[A block of data]
START

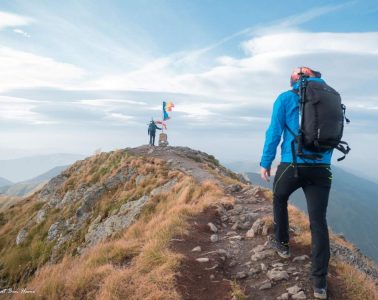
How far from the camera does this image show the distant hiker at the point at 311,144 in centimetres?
579

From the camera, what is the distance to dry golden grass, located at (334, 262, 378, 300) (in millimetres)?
6250

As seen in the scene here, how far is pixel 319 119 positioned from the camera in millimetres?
5754

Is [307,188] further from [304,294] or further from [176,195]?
[176,195]

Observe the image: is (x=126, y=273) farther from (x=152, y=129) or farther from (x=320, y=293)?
(x=152, y=129)

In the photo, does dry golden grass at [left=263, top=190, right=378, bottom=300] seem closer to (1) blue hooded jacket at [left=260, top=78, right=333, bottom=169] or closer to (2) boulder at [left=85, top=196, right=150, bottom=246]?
(1) blue hooded jacket at [left=260, top=78, right=333, bottom=169]

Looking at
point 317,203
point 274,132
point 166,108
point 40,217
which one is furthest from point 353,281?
point 166,108

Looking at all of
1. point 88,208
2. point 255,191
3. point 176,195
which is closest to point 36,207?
point 88,208

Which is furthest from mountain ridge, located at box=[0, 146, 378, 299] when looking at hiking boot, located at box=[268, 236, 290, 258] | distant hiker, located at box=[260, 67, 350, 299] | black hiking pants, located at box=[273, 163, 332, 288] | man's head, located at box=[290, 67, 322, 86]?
man's head, located at box=[290, 67, 322, 86]

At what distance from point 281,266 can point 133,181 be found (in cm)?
1654

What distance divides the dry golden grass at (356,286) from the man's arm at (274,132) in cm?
277

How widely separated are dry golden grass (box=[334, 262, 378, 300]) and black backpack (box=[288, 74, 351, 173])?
2667 millimetres

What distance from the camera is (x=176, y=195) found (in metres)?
15.8

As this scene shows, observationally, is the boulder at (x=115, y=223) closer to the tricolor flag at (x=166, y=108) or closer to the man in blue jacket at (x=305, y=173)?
the man in blue jacket at (x=305, y=173)

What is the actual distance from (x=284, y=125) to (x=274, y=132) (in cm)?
24
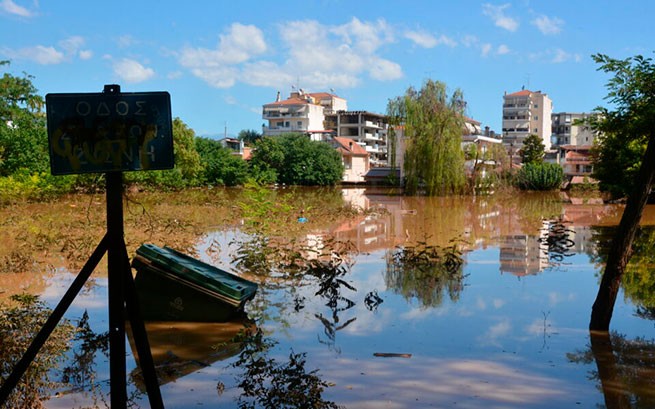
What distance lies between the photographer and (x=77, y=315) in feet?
24.2

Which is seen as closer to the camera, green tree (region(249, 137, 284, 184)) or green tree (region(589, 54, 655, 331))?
green tree (region(589, 54, 655, 331))

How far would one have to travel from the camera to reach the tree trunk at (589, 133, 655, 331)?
6.01 meters

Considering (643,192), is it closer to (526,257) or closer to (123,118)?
(123,118)

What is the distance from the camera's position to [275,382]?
5074mm

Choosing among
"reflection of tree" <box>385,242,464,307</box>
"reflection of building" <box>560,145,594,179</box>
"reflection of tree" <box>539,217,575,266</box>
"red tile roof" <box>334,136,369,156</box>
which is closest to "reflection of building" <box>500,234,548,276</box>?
"reflection of tree" <box>539,217,575,266</box>

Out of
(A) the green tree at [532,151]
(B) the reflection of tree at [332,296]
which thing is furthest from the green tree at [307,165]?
(B) the reflection of tree at [332,296]

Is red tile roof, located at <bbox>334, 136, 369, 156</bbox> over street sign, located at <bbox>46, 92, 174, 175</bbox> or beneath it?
over

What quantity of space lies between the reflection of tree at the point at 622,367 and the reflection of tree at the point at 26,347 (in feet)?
15.0

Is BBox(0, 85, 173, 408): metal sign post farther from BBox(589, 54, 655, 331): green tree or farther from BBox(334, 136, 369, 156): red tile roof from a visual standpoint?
BBox(334, 136, 369, 156): red tile roof

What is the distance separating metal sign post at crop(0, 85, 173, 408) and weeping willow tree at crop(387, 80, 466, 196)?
97.6 ft

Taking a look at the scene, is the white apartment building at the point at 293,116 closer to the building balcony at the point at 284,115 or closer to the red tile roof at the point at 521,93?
the building balcony at the point at 284,115

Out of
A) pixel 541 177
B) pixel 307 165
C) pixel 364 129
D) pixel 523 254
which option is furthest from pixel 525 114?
pixel 523 254

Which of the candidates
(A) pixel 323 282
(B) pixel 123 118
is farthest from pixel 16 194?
(B) pixel 123 118

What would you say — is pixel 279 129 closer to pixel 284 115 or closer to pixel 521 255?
pixel 284 115
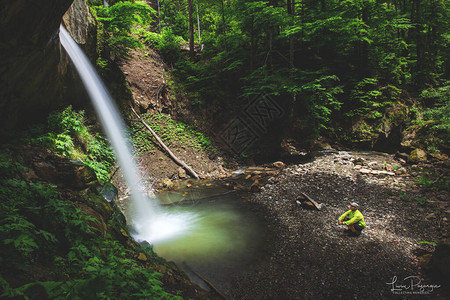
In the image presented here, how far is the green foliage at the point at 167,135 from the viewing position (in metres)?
10.0

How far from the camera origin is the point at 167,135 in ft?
35.4

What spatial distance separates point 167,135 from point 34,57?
6.75m

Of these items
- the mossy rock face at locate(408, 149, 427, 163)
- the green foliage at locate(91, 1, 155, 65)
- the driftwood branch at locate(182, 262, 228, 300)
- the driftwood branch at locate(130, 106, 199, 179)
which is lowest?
the driftwood branch at locate(182, 262, 228, 300)

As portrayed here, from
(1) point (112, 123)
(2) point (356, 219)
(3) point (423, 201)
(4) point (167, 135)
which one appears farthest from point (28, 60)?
(3) point (423, 201)

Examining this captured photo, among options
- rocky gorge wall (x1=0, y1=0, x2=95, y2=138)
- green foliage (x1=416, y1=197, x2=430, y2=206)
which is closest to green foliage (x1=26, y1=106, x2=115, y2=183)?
rocky gorge wall (x1=0, y1=0, x2=95, y2=138)

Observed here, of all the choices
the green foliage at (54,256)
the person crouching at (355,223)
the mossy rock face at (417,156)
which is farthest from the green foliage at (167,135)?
the mossy rock face at (417,156)

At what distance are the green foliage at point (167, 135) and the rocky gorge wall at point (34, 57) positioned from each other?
11.0ft

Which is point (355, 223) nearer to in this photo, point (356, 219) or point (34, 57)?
point (356, 219)

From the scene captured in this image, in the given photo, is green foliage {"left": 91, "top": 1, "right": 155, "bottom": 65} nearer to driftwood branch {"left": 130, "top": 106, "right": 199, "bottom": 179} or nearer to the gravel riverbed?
driftwood branch {"left": 130, "top": 106, "right": 199, "bottom": 179}

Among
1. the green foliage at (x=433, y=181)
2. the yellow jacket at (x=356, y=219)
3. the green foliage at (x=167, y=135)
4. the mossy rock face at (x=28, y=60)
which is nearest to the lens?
the mossy rock face at (x=28, y=60)

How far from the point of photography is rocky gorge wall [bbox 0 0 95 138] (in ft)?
9.95

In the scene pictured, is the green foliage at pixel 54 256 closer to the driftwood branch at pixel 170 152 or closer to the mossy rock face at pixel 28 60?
the mossy rock face at pixel 28 60

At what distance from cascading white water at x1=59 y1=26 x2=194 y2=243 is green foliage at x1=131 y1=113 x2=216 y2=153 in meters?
0.68

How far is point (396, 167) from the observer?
833cm
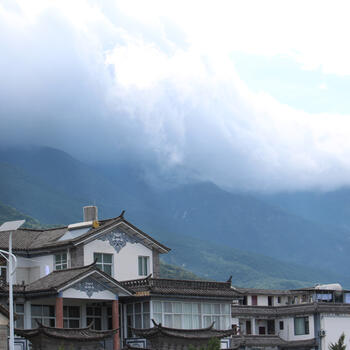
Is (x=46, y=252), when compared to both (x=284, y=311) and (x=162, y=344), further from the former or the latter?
(x=284, y=311)

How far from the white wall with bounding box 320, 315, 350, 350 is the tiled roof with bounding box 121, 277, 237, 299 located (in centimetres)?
2116

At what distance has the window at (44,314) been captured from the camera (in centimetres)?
5716

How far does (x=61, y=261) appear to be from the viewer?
63.2 metres

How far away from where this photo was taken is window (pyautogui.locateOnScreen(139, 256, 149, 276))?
65.8 metres

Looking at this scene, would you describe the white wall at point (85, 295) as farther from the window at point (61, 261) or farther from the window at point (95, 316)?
the window at point (61, 261)

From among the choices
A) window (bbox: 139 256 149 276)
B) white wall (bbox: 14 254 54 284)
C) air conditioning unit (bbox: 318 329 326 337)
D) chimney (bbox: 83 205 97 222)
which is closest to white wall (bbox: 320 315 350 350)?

END

[Required work] Present the part that opens with the line containing "What distance lies" and closes with the line containing "6.01 meters" as a numbered list, with both of those lines included and blank lines omitted.

[Result of the task]
1. What distance lies between the photographer and (x=77, y=315) in feet?
2. 24.2
3. Which is seen as closer to the camera, green tree (region(249, 137, 284, 184)) or green tree (region(589, 54, 655, 331))?
4. green tree (region(589, 54, 655, 331))
5. How far would one have to travel from the camera to reach the tree trunk at (589, 133, 655, 331)?
6. 6.01 meters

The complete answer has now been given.